::: EXCERPTED PASSAGE

# software for labels?



## uavwmn (Sep 19, 2007)

Does anyone know of a software for wine labels? Examples of labels to use?

Customize your labels?

uavwmn


----------



## rgecaprock (Sep 19, 2007)

*uav,*
*I use PrintShop for my labels. You can use Avery labels of various sizes, full sheet label paper or just plain paper and cut them out. PrintShop has lots of images and art you can use as well as different fonts, backgrounds, colors and effects. It is really easy to use and then you can always use your own art or images from the internet. I really haven't looked into any programs since I have been happy with PrintShop but if you look around under this thread you will find many great labels and advice on what others use. You will have lots of fun with what ever you decide to use!!*

*Ramona*


----------



## uavwmn (Sep 19, 2007)

And PrintShop software I can probably buy at WalMart??


----------



## rgecaprock (Sep 19, 2007)

I think you can but Best Buy definitely has it and probably an updated version. Mine is PrintShop 21. It has been so long since I've looked around that there may be some really cool new ones out there. Check them out online first and read about what they offer as far as features to get an idea.

::::::
::: DATA LISTING

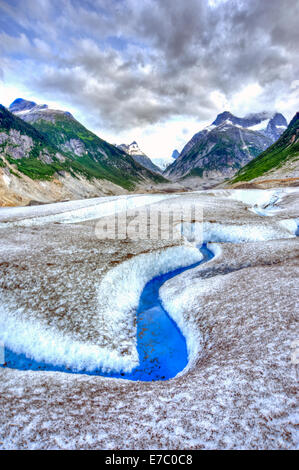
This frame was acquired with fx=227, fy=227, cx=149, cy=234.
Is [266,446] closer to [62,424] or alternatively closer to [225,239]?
[62,424]

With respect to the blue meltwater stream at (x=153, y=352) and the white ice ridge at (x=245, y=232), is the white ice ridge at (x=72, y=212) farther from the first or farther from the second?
the blue meltwater stream at (x=153, y=352)

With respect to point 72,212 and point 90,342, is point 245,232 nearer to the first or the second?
point 90,342

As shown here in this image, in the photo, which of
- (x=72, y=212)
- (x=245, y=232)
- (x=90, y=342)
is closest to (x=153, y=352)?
(x=90, y=342)

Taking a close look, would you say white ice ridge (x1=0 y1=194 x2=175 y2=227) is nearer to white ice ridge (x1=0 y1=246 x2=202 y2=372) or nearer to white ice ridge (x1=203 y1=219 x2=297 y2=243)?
white ice ridge (x1=203 y1=219 x2=297 y2=243)

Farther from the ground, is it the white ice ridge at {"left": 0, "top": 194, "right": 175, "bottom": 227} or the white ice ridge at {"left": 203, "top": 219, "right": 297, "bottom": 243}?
the white ice ridge at {"left": 0, "top": 194, "right": 175, "bottom": 227}

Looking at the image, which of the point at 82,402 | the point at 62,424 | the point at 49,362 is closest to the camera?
the point at 62,424

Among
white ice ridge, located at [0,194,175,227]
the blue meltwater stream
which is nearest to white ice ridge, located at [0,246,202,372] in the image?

::::::

● **GOAL**
Carry the forum thread about wine label software forward from its last post.

● **RESPONSE FOR THIS EXERCISE**
http://www.broderbund.com/jump.jsp?itemID=839&amp;mainPID=839&amp;itemType=PRODUCT&amp;RS=1&amp;keyword=print+shop+21&amp;ysmchn=YSM&amp;ysmcpn=Print+Creativity&amp;ysmcrn=sr2br30yh581yh4698pi8ai3299&amp;ysmtrm=sr2br30yh581yh4698pi8ai3299+print+shop&amp;ysmtac=PPC&amp;ovtac=PPC&amp;SR=sr2br30yh581yh4698pi8ai3299&amp;OVRAW=print%20shop&amp;OVKEY=print%20shop&amp;OVMTC=standard&amp;OVADID=6162657512&amp;OVKWID=72562696012&amp;ysmwa=VVNyeUEJI14vOe27mKq1m5d9nnOhAwlI9MiirLrnAPnF3SLpF-sonhLC95A_Huis






Ramona


----------



## PeterZ (Sep 19, 2007)

Googling "wine label software" will result in many hits. Most of these packages can be downloaded and registered for ~$30 or so, allowing unlimited use. Most have trial versions.

I use Photoshop Elements to design the label and then insert as many of the images as will fill a piece of paper into a PowerPoint slide for printing.


----------



## Joanie (Sep 19, 2007)

Elements won't let you create an 8 x10" canvas then let you cut and paste 4 copies of your label in 4 separate layers on the canvas?


----------



## smurfe (Sep 20, 2007)

I use Stoney Creek Wine Press software and labels for now. You buy the software and Pre-designed labels. The software basically enters just your text onto the label. They look very nice. 


http://www.stoneycreekwinepress.com/


Hereare a few examples. The one to the far right though George made and sent with a kit I bought. 





*Edited by: smurfe *


----------



## aguedry (Sep 20, 2007)

Hey Smurfe,
I live in Gonzales too. 
Angie


----------



## smurfe (Sep 20, 2007)

aguedry said:


> Hey Smurfe,
> I live in Gonzales too.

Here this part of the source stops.